_Aim_: Rewrite the lines from the one containing "Is the distant" through the end of the records, substituting "iron fence" for every occurrence of "wrought iron railing" and leaving everything else unchanged.

_Listed entries_:
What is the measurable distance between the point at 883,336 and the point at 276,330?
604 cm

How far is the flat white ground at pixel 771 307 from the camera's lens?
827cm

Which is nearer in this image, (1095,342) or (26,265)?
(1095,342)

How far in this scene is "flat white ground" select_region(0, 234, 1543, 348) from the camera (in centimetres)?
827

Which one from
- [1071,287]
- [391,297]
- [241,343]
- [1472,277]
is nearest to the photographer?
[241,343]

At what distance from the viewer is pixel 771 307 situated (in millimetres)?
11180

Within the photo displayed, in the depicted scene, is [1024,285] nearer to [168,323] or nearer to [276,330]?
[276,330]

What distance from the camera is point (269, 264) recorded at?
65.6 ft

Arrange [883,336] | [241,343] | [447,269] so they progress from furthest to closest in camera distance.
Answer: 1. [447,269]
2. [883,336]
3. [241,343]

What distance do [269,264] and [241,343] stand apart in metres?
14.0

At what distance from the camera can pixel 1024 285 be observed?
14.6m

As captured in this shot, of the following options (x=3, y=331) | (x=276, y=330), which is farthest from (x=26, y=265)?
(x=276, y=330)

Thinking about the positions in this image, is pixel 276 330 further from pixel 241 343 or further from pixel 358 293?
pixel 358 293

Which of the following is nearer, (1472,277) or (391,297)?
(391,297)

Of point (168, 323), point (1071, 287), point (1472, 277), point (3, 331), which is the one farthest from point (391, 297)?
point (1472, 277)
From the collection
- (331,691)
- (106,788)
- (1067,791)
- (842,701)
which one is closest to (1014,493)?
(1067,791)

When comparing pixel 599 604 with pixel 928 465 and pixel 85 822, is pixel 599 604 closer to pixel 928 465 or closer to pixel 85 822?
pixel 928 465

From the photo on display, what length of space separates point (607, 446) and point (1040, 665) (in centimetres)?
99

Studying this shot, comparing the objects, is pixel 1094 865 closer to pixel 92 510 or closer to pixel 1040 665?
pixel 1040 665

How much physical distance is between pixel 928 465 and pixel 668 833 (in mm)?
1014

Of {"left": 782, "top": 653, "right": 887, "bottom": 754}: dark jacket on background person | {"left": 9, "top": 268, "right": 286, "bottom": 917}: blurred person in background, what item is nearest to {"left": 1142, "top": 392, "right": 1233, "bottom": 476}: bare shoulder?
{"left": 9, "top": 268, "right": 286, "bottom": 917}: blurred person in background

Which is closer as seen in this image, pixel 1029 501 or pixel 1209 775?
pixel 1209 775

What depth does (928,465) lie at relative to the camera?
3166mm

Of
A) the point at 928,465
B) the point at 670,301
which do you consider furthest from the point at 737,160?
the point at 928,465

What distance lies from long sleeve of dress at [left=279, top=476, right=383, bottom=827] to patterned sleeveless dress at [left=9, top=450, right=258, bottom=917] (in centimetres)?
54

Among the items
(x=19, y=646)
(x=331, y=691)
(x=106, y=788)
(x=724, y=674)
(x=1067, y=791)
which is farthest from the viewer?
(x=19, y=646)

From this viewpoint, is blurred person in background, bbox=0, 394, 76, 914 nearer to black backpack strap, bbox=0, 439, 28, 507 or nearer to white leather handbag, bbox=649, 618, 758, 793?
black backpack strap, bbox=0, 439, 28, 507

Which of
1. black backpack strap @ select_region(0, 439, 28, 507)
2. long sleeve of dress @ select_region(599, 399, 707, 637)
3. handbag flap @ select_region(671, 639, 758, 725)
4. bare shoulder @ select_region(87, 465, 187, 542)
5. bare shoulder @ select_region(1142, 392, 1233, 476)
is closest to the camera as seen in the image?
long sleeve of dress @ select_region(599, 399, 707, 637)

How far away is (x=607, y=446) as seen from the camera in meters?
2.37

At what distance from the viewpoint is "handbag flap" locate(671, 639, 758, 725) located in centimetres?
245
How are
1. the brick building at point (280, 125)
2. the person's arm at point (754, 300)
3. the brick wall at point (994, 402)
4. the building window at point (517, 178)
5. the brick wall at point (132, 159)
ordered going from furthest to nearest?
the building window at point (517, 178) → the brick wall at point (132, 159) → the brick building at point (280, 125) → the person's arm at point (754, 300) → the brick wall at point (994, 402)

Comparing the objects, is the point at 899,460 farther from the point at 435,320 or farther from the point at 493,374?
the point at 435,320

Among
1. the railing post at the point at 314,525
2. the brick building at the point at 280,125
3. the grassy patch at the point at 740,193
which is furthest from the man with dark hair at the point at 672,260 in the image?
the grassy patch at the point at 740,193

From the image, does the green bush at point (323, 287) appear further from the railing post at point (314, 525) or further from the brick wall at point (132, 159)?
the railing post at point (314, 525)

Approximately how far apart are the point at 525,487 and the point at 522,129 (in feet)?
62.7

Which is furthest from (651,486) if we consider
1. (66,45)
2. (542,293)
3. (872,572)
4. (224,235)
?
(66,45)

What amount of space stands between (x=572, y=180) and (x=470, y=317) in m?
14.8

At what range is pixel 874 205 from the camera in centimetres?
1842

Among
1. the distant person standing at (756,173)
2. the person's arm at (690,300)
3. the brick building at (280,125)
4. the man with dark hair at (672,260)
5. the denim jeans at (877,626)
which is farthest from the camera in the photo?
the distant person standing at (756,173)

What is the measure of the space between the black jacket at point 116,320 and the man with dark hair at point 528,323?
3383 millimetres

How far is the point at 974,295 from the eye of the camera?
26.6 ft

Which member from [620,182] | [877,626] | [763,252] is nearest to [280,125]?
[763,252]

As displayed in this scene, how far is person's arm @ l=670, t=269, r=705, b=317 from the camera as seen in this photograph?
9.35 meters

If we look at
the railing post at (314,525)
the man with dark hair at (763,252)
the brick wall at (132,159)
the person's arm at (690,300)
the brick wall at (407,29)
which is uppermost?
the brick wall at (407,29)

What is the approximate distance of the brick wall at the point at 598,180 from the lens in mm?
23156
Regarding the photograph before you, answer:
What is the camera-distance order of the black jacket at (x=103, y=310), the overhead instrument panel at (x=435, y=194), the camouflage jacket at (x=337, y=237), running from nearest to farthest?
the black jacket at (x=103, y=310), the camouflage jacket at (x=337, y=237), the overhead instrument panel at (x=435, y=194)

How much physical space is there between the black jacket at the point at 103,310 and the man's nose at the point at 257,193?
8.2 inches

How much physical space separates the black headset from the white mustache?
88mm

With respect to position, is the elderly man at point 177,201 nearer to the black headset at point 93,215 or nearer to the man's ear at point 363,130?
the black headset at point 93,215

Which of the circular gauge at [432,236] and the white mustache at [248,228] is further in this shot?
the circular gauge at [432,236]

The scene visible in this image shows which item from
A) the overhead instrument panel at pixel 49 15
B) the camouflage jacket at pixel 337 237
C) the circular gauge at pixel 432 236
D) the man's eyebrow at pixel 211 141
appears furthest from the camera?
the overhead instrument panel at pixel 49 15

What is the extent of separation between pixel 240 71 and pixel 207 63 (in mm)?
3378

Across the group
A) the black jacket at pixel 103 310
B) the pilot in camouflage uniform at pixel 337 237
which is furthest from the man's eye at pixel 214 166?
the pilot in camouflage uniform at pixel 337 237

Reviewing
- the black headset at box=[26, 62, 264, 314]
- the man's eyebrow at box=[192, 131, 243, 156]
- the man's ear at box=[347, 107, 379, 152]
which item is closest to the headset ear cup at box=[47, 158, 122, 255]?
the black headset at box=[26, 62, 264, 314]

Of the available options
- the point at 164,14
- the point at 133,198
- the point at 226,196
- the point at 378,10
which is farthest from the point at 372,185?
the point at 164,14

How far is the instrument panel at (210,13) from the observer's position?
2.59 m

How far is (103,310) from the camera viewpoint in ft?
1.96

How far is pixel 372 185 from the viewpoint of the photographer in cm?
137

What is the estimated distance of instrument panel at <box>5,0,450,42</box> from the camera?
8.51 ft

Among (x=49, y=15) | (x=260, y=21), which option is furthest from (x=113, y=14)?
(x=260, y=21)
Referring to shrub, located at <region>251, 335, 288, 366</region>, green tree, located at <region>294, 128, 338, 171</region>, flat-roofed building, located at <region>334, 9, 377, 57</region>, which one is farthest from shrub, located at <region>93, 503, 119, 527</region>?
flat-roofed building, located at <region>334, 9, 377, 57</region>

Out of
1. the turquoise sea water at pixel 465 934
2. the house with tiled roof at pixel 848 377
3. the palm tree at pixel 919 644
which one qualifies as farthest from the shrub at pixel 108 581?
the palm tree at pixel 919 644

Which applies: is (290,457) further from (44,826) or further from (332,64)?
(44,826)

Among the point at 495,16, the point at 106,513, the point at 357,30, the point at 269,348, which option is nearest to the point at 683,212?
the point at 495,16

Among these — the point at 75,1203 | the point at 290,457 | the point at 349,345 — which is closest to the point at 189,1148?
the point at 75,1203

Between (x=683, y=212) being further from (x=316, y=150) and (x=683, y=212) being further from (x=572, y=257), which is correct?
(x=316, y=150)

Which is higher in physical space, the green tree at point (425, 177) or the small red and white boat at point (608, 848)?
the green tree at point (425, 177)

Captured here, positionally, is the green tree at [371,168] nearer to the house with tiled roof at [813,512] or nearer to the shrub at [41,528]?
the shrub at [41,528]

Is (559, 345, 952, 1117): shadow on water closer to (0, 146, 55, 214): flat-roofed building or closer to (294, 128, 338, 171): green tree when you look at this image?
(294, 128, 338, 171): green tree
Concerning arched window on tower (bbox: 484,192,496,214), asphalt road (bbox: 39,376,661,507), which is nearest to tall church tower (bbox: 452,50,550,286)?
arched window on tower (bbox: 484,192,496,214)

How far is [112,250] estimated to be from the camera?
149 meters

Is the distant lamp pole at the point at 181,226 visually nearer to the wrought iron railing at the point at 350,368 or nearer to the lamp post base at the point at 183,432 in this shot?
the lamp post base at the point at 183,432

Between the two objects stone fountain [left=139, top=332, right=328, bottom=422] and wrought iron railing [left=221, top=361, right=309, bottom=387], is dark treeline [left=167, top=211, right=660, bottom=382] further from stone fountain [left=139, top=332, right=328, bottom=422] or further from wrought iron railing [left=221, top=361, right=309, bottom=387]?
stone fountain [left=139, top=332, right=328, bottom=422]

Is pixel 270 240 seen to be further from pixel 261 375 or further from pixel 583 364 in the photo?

_Task response_:
Is the distant lamp pole at the point at 181,226 visually nearer to the iron fence at the point at 350,368 or nearer to the lamp post base at the point at 183,432 in this shot?
the lamp post base at the point at 183,432

Between the two objects stone fountain [left=139, top=332, right=328, bottom=422] and iron fence [left=221, top=361, right=309, bottom=387], is dark treeline [left=167, top=211, right=660, bottom=382] further from stone fountain [left=139, top=332, right=328, bottom=422] or further from iron fence [left=221, top=361, right=309, bottom=387]?
stone fountain [left=139, top=332, right=328, bottom=422]

Is pixel 270 240 seen to be further from pixel 261 375 or further from pixel 583 364 in the photo?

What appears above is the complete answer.